Wednesday, 30 April 2014

Five Reasons You Know You are Addicted to Borgia

I've been watching Borgia on Netflix lately, and it's full of everything I love. Except the incest part, because ew. It takes place in fifteen century Rome, and follows the lives of the Vatican's most intriguing family, the Borgia. I've never heard of them before, but any gamers out there familiar with Assassin's Creed might have. I've been watching the Canal + version, but there is a tamer, watered down version on Showtime as well, and both are on Netflix. I'm totally loving it and finding myself a tad obsessed.

Here are a few of the warning signs that you are addicted (as I am) to this awesome, disgusting, beautiful and disturbing show.

5. You are disappointed Borgia doesn't have a wikia like Game of Thrones that has a biography on every character. 

Every show with a huge cast needs this. Especially when you have casting directors that favor certain "looks" and half the male cast look the same.

4. You have taken sides against the "other" show about the Borgia even though you haven't watched it.

For the record, I've only watched the European version. Things are less censored over there.

3. You expect to see Mark Ryder selfies in your Twitter feed every morning. 

It only happened once since I started following him, but it was great.

2. You debated in your head for a minute about reading the political work by Niccolo Machiavelli, The Prince, because it apparently loosely based on Cesare Borgia. Then you didn't. Because,'s early yet. You still might. 

You have full plans to read The Family by Mario Puzo though.

1. OMG you can't wait for season three to start. That is all.

Sunday, 27 April 2014

My Goodreads Challenge

In the spirit of my new years resolution, Turn Off the Damn TV (paraphrased, of course), I took up Goodreads' 2014 Reading Challenge. The challenge is an individual one, you can set the number of books you pledge to read during the year. I set my goal at 12 books, so a book a month. Easy peasy.

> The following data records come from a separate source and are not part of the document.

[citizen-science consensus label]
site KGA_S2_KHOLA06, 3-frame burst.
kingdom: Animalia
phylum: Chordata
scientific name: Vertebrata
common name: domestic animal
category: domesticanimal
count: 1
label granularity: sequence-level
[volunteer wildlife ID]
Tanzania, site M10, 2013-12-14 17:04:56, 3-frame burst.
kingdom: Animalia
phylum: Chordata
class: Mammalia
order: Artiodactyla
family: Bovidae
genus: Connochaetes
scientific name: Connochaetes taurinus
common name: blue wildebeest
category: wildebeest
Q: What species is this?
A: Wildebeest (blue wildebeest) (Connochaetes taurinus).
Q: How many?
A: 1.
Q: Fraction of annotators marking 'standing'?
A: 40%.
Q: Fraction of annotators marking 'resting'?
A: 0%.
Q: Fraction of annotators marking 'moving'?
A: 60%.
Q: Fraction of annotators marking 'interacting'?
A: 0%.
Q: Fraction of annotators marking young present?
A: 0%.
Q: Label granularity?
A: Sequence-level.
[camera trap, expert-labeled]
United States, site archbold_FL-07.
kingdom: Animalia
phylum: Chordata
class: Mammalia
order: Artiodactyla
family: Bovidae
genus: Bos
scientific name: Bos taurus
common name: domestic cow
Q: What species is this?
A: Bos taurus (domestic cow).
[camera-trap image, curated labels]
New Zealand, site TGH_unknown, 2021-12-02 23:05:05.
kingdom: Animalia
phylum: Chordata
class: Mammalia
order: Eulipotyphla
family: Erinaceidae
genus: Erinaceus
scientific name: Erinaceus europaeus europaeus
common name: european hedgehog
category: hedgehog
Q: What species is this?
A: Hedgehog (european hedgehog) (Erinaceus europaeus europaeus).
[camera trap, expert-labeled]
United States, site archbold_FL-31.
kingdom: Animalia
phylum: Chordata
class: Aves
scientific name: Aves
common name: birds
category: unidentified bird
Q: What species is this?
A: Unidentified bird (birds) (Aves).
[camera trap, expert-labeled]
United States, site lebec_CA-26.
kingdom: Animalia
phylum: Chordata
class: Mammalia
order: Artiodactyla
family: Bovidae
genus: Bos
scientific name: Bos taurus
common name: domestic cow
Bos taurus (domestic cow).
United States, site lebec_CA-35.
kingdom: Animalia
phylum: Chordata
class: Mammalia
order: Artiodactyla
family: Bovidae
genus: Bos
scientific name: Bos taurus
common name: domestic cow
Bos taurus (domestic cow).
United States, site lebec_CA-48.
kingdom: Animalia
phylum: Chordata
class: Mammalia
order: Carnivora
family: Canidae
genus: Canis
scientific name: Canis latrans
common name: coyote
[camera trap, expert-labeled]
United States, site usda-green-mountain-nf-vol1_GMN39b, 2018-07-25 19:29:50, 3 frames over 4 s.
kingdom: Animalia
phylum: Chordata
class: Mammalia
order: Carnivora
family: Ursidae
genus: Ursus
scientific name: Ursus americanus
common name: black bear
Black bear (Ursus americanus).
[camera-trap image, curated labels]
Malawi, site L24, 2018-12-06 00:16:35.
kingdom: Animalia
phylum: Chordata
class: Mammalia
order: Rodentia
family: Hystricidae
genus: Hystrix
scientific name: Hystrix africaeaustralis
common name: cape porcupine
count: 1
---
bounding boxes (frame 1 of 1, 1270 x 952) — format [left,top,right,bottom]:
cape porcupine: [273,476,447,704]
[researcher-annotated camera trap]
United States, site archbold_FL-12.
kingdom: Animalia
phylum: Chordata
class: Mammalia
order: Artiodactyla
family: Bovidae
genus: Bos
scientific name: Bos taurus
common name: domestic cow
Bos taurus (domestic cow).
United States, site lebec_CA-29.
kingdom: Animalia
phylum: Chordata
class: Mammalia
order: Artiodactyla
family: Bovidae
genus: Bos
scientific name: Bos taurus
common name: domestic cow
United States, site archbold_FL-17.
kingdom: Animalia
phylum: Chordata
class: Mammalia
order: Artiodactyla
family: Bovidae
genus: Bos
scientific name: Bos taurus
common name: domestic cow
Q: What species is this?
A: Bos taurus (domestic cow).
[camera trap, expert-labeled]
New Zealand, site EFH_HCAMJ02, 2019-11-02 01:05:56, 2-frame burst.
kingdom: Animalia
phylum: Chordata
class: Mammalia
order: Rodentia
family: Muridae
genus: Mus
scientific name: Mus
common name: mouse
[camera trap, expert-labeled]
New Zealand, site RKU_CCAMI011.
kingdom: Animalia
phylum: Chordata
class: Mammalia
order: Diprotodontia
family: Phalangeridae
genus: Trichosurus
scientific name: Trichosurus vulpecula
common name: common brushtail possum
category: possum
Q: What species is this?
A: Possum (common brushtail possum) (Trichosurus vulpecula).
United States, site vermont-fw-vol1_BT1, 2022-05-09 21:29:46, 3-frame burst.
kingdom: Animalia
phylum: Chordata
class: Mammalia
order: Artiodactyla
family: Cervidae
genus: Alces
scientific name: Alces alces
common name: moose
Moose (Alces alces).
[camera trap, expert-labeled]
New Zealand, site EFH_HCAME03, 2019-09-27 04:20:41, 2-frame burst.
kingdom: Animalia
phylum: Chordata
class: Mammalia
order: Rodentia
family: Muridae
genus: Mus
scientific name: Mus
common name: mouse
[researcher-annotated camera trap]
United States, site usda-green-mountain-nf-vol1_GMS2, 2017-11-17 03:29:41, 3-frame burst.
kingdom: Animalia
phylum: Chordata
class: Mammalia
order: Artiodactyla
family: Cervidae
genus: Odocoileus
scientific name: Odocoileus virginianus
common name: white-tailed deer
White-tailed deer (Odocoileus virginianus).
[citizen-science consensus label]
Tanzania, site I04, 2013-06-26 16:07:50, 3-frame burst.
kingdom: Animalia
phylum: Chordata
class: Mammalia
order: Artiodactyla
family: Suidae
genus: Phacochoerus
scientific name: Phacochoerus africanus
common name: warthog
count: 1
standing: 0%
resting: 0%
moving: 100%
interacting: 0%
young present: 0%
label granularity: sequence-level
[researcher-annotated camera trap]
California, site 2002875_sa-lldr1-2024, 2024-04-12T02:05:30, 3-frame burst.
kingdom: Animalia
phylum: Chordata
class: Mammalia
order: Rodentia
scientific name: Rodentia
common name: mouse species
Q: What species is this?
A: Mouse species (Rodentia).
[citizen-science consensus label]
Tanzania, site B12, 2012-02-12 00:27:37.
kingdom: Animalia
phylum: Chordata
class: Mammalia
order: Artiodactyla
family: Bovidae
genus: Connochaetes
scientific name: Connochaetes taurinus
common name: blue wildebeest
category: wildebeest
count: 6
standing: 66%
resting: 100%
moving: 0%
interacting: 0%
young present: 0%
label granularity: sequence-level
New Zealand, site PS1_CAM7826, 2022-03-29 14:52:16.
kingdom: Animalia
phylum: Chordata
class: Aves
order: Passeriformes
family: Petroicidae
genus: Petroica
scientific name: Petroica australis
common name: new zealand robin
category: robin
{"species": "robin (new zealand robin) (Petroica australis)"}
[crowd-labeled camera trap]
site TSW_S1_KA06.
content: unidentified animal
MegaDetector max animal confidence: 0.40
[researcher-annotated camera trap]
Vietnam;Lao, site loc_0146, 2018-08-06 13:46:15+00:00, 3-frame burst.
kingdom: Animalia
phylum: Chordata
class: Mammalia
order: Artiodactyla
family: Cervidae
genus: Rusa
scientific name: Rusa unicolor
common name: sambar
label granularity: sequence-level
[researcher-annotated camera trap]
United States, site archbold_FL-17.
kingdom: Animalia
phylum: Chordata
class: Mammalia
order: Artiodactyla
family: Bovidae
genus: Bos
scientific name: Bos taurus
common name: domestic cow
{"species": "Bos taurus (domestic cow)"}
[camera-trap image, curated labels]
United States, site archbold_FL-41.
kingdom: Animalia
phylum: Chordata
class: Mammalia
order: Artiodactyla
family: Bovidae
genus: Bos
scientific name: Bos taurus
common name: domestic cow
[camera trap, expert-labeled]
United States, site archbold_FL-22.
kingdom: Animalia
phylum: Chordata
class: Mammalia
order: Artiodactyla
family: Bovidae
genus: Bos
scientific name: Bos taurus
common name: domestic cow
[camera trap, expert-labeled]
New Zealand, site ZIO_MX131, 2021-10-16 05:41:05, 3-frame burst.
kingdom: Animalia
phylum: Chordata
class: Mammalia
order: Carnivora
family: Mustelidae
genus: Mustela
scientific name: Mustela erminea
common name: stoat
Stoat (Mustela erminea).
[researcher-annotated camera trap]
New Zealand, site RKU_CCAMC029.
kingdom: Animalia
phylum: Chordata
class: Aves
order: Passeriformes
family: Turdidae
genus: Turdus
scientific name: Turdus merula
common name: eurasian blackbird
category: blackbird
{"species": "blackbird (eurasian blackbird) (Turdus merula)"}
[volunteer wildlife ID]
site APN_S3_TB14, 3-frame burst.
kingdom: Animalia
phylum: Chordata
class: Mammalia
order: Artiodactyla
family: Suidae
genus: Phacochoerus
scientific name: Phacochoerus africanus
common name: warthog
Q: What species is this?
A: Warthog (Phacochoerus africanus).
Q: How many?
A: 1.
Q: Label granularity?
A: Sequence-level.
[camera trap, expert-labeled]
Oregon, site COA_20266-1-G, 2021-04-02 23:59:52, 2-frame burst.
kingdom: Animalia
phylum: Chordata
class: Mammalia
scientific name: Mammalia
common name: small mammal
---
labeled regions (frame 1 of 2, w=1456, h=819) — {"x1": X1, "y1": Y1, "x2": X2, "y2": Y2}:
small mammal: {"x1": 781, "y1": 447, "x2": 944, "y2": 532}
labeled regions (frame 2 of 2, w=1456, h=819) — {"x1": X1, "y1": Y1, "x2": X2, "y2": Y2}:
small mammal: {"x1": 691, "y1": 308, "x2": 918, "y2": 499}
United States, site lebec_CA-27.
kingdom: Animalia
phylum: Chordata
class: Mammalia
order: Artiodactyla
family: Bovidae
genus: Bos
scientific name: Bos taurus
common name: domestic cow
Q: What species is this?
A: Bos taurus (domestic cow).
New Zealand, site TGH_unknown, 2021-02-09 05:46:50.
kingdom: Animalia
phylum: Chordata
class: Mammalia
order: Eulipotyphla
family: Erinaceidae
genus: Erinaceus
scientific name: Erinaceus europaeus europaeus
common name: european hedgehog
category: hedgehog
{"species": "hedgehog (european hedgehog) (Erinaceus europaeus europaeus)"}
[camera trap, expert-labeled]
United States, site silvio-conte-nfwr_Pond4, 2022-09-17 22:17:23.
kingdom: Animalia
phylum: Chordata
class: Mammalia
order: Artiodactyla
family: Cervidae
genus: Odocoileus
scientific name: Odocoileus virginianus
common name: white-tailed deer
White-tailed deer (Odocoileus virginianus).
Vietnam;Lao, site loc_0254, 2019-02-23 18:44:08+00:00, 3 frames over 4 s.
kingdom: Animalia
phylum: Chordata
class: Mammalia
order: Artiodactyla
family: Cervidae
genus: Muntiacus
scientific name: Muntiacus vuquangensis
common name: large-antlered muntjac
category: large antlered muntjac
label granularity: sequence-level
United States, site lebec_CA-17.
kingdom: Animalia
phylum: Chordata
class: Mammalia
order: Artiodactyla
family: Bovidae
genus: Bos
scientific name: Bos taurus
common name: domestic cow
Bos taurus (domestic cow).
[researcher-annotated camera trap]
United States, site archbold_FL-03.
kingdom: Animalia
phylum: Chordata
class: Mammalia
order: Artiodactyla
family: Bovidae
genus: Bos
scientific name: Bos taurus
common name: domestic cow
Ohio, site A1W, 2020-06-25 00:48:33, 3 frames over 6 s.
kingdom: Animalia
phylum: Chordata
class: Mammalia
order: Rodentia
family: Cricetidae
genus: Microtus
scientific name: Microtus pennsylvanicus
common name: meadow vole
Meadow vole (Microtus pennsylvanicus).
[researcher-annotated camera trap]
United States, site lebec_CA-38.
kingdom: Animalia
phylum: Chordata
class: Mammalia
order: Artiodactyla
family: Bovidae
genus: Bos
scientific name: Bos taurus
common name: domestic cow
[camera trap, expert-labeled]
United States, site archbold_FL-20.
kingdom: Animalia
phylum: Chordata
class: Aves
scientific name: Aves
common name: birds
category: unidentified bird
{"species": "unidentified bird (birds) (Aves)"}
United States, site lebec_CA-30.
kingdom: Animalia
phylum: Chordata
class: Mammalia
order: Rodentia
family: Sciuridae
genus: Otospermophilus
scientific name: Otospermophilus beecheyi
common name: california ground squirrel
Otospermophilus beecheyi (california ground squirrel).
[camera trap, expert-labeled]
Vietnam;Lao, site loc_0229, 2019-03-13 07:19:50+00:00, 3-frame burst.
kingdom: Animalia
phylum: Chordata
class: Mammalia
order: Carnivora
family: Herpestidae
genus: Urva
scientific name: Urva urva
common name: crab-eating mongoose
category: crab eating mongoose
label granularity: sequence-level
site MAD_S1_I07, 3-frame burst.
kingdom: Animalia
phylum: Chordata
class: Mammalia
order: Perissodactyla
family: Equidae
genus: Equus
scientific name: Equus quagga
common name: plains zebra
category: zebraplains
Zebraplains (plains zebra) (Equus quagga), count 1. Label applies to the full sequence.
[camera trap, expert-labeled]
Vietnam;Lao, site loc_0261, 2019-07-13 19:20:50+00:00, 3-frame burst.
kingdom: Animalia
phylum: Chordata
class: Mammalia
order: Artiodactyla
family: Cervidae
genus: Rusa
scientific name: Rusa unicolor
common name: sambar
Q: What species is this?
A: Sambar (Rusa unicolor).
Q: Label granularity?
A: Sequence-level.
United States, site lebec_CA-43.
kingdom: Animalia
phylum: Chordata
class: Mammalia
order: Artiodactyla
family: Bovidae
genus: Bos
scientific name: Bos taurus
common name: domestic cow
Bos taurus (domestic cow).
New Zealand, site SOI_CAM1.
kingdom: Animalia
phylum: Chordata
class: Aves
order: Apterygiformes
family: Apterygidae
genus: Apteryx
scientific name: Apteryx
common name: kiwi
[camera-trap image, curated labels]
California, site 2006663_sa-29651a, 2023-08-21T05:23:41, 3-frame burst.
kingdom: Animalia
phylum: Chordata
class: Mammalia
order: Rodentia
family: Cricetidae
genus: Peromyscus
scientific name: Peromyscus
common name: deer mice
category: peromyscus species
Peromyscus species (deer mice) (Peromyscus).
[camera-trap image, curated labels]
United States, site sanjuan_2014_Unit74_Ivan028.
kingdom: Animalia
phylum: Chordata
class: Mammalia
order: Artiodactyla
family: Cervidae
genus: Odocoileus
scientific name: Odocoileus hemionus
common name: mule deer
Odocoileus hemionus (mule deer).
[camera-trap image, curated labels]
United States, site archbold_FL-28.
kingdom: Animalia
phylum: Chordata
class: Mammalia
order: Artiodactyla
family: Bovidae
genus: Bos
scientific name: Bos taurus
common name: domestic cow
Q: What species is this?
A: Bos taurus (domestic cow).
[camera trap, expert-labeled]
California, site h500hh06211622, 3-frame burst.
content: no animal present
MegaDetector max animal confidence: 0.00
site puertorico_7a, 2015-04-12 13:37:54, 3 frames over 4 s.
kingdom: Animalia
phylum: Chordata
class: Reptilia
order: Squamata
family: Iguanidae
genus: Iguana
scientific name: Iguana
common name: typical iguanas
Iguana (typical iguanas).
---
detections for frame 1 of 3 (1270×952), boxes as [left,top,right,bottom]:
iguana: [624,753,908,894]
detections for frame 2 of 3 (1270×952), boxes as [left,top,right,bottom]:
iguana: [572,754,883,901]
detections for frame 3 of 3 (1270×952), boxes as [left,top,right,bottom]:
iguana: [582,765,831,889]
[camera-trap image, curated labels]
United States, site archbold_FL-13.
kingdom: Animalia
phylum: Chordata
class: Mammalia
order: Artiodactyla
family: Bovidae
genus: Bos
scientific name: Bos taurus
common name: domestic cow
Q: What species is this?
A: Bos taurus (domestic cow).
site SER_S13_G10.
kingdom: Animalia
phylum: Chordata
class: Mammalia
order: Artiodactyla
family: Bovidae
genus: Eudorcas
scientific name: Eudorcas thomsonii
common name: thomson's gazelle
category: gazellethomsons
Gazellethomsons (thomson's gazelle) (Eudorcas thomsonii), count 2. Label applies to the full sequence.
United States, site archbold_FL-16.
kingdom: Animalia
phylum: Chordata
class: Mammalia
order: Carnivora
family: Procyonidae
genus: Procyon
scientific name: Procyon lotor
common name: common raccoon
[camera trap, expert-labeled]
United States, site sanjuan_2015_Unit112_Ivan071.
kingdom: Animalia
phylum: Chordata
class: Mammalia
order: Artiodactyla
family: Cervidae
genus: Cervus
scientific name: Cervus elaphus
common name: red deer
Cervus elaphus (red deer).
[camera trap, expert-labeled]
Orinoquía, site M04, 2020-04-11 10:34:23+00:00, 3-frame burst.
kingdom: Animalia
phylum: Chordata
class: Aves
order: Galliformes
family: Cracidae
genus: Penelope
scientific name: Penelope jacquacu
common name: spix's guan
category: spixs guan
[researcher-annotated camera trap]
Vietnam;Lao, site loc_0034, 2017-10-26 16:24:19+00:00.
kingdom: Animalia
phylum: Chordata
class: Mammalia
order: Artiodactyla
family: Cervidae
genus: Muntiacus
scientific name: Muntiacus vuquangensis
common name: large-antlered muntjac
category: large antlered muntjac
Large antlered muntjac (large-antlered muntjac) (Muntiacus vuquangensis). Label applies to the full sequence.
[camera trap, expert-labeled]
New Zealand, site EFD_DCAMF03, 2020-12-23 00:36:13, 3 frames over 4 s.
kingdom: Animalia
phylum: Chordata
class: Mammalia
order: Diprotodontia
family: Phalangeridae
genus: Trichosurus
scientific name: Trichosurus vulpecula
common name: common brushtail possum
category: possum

I'm going to try not to dwell on the fact that Goodreads average number of books in the challenge is 55. Oy. Not this year.

Book One: The Book Thief by Markus Zusak

The Book Thief is a young adult book, but the Nazi Germany setting and the sections of the book narrated by Death are as dark as you would expect. I cared about the characters (Rudy especially- what a little gem he was), and I honestly liked the way the unconventional way the author approached some things. I enjoyed the book by the end, but I was crying like a baby.

Book Two: Orange is the New Black by Piper Kerman

I picked this one because I loved the Netflix series so much. The book was good, though the series was MUCH more dramatized. The series created challenges and drama where there was none in the book. And there is much less lesbian sexytime in the book, if anyone is wondering.

Book Three: The White Queen by Phillipa Gregory

I love historical drama, and I loved Phillipa Gregory's Tudor series, but this one was a different beast. It was a lot more political and the story is repetitive (Oh, look. Edward is off to war again.). And every character was either named Elizabeth, Mary, Richard, Edward or George. It's super hard to keep track of twenty characters when they share the same five names. What also threw me was there was a certain mystery that was left completely unresolved, and it wasn't until I wikipedia'ed it after that it was indeed based on a true story, and the mystery was never solved. How depressing.

I'm realizing this list is are all movies or tv shows now, so while I was thinking my next few books will be Game of Thones, but maybe I should pick a few things that don't encourage me to turn on the tv to watch the story I just read. 

Anyone have any good books they read lately? Anyone else in the Goodreads Challenge?